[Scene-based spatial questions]

▼▼▼

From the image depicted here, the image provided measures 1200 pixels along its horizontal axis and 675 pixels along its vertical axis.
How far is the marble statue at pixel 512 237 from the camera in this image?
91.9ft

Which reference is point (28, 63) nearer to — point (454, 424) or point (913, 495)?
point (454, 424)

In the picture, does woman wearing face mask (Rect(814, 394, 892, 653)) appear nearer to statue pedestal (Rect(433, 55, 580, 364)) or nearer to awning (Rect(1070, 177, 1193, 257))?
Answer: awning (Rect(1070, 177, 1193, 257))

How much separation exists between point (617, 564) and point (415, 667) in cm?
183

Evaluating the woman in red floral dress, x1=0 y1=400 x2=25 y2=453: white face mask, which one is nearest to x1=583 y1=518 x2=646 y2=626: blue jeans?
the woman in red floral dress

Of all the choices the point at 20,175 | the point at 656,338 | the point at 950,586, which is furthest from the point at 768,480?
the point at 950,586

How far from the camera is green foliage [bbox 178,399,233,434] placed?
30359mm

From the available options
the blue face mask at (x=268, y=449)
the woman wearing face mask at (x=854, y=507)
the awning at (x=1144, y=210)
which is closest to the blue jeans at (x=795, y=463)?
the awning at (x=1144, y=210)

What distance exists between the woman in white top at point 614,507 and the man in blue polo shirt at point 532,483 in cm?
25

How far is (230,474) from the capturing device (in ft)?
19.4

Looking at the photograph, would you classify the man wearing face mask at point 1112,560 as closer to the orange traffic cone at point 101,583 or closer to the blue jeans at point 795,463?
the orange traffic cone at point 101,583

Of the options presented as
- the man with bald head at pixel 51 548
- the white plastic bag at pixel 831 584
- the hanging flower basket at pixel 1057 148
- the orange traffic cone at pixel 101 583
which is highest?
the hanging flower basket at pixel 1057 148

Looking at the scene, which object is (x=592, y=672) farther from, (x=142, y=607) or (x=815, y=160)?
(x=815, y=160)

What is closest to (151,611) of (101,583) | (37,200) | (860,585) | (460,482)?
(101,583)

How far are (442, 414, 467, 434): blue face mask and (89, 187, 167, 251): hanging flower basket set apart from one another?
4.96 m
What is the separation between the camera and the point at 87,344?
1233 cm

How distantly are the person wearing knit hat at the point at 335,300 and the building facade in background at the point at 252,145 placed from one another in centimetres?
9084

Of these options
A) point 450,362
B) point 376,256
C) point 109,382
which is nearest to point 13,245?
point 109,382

▲▲▲

■ Exercise description ■
Copy out the whole listing exactly as written.

■ Result of this task ■
From the image depicted here, the image provided measures 1200 pixels along its horizontal axis and 675 pixels along its vertical axis.
How far is the marble statue at pixel 512 237 from the camera in this image?
91.9ft

Which reference is point (28, 63) nearer to — point (454, 424) or point (913, 495)?
point (454, 424)

In the picture, does woman wearing face mask (Rect(814, 394, 892, 653)) appear nearer to statue pedestal (Rect(433, 55, 580, 364)) or nearer to awning (Rect(1070, 177, 1193, 257))?
Answer: awning (Rect(1070, 177, 1193, 257))

How much separation exists between point (617, 564) and point (415, 667) in cm?
183

Evaluating the woman in red floral dress, x1=0 y1=400 x2=25 y2=453: white face mask, which one is nearest to x1=583 y1=518 x2=646 y2=626: blue jeans?
the woman in red floral dress

Of all the choices the point at 20,175 | the point at 656,338 | the point at 950,586, which is furthest from the point at 768,480?
the point at 950,586

How far from the camera is green foliage [bbox 178,399,233,434] placed?
30359mm

From the available options
the blue face mask at (x=268, y=449)
the woman wearing face mask at (x=854, y=507)
the awning at (x=1144, y=210)
which is closest to the blue jeans at (x=795, y=463)?
the awning at (x=1144, y=210)

What distance exists between the woman in white top at point 614,507 and the man in blue polo shirt at point 532,483 in cm?
25

How far is (230,474) from the capturing device (in ft)?
19.4

Looking at the photograph, would you classify the man wearing face mask at point 1112,560 as closer to the orange traffic cone at point 101,583 or closer to the blue jeans at point 795,463?
the orange traffic cone at point 101,583

Of the options presented as
- the man with bald head at pixel 51 548
- the white plastic bag at pixel 831 584
- the hanging flower basket at pixel 1057 148
- the orange traffic cone at pixel 101 583
which is highest?
the hanging flower basket at pixel 1057 148

Looking at the scene, which object is (x=592, y=672) farther from, (x=142, y=607) or (x=815, y=160)?
(x=815, y=160)

What is closest to (151,611) of (101,583) | (37,200) | (860,585) | (460,482)?
(101,583)

How far are (442, 414, 467, 434): blue face mask and (89, 187, 167, 251): hanging flower basket set apart from one another?
4.96 m
What is the separation between the camera and the point at 87,344?
1233 cm

How distantly are the person wearing knit hat at the point at 335,300 and the building facade in background at the point at 252,145 placed from one another in centimetres?
9084

Of these options
A) point 450,362
B) point 376,256
C) point 109,382
which is nearest to point 13,245?
point 109,382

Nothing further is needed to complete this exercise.